### DATA SHOWN
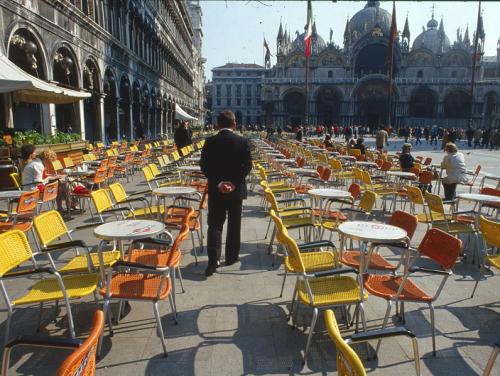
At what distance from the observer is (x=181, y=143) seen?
15562 millimetres

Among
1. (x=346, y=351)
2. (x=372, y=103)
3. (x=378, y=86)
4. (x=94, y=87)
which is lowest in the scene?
(x=346, y=351)

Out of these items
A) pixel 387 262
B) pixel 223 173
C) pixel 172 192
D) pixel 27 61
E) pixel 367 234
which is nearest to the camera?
pixel 367 234

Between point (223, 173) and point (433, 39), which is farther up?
point (433, 39)

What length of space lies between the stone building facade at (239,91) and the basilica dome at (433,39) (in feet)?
116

### DIRECTION
Reproduce the entire listing above word for word, leaving out the picture.

### THE SOLUTION
At what distance from the observer is (x=181, y=143) seen?
15562 millimetres

Among
1. (x=346, y=351)
2. (x=372, y=103)
3. (x=378, y=86)
4. (x=94, y=87)
which is lowest in the scene?
(x=346, y=351)

Out of these items
A) pixel 387 262
B) pixel 223 173
C) pixel 172 192
D) pixel 27 61
E) pixel 367 234
which is nearest to the camera?
pixel 367 234

Between point (223, 173) and point (433, 39), which is farther up?
point (433, 39)

What length of space lies between the stone building facade at (239,91) and the basilica dome at (433,39) (in feet)?
116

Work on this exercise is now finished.